Das Ergebnis ist auch 2021 und 2022 viel zu viel Beifang gewesen, im Februar 2022 zählten Walschützer wie Hélène Peltier von Pelagos bereits 90 tote Delphine, bis zum Saisonende werden es wesentlich mehr, dazu kommt noch eine hohe Dunkelziffer (s. o.) (Quelle: dpa-Meldung vom 23.02.2022). Diese dpa-Meldung wird gerade flächendeckend in der Presse zitiert, inklusive der flaschen Erklärung, Wale würden ertrinken. Tun sie nicht, sie ersticken, wie ich oben erkärt habe.
Innerhalb von vier Jahren hat sich nichts geändert, um endlich die Kleinwale, die in EU-Gewässern eigentlich den höchsten Schutz genießen sollen, wirksam zu schützen. Das ist ein Armutszeugnis für die EU.

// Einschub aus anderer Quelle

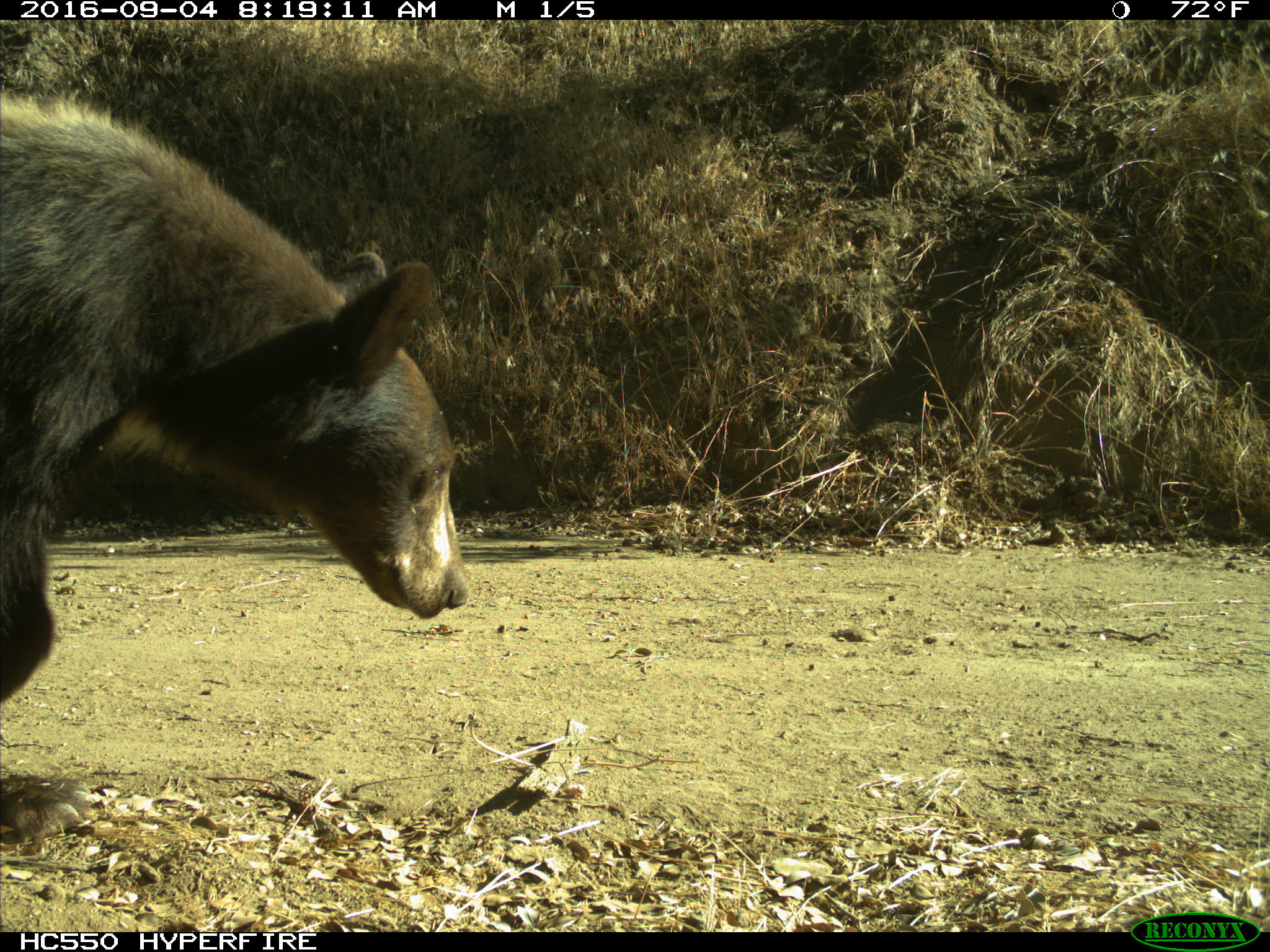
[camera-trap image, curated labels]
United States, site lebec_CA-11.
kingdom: Animalia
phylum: Chordata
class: Mammalia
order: Carnivora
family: Ursidae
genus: Ursus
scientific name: Ursus americanus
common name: american black bear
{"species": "Ursus americanus (american black bear)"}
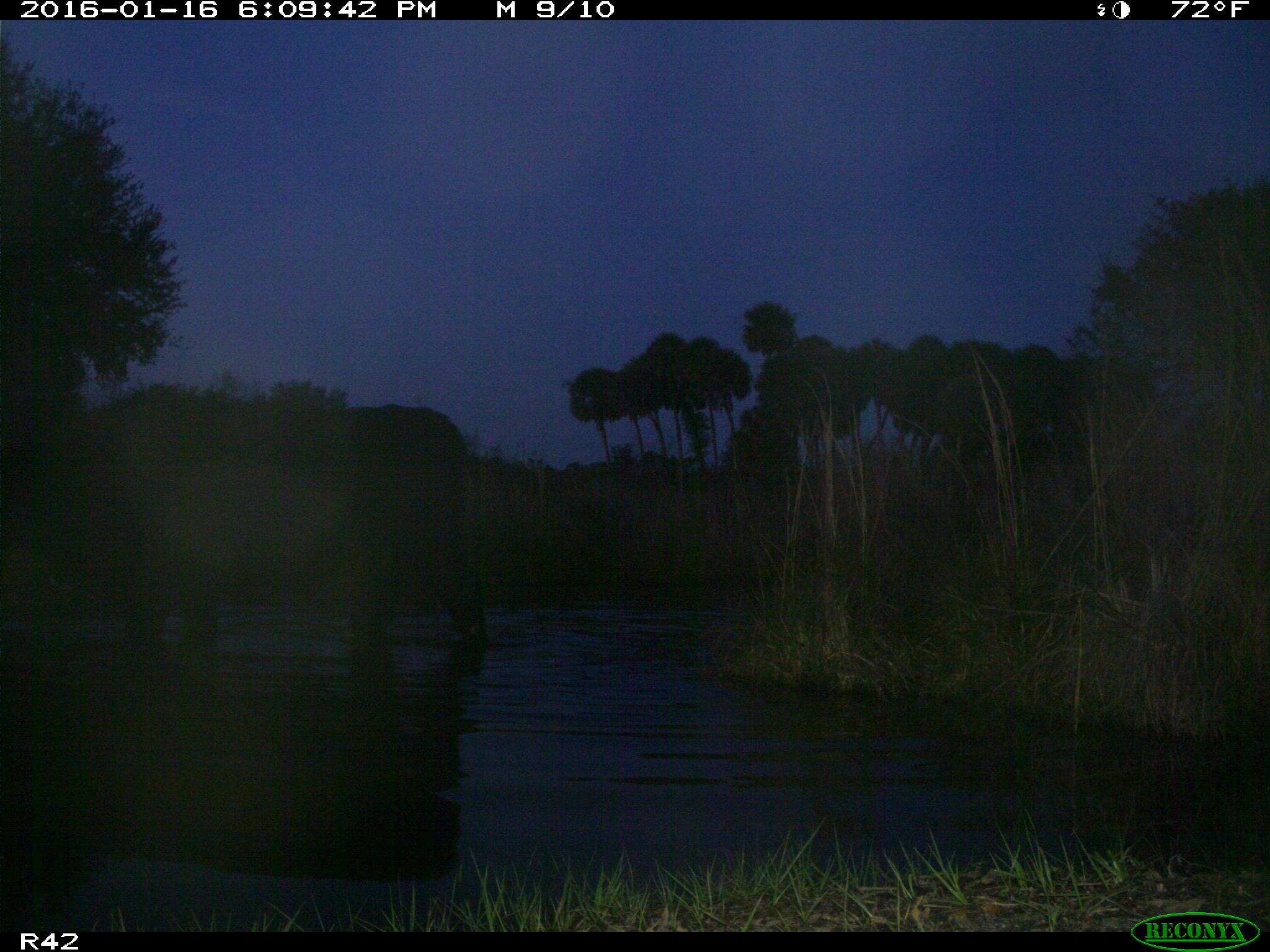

Ein weiterer Skandal ist der verschwenderische Umgang mit Fisch: Ein litauischer Trawler hatte mehr als 100.000 Blaue Wittlinge ins Meer entsorgt, wahrscheinlich als “unerlaubten Rückwurf” – Blaue Wittlinge gelten als minderwertig und werden vor allem zu Fischöl und Fischmehl verarbeitet. Experten vermuten, dass der Trawler bei gefüllten Laderäumen dann hochwertigeren Fisch entdeckt hat, der einen höheren Preis erzielen würde und darum die Blauen Wittlinge zurück ins Meer “geworfen” hatte. Das ist nach EU-Fischereirichtlinien nicht erlaubt. Darum hat die EU jetzt ein Ermittlungsverfahren eingeleitet. Für mich ist das eine unvorstellbare Verschwendung von Tieren, die in mir eine ungeheure Wut hervorruft.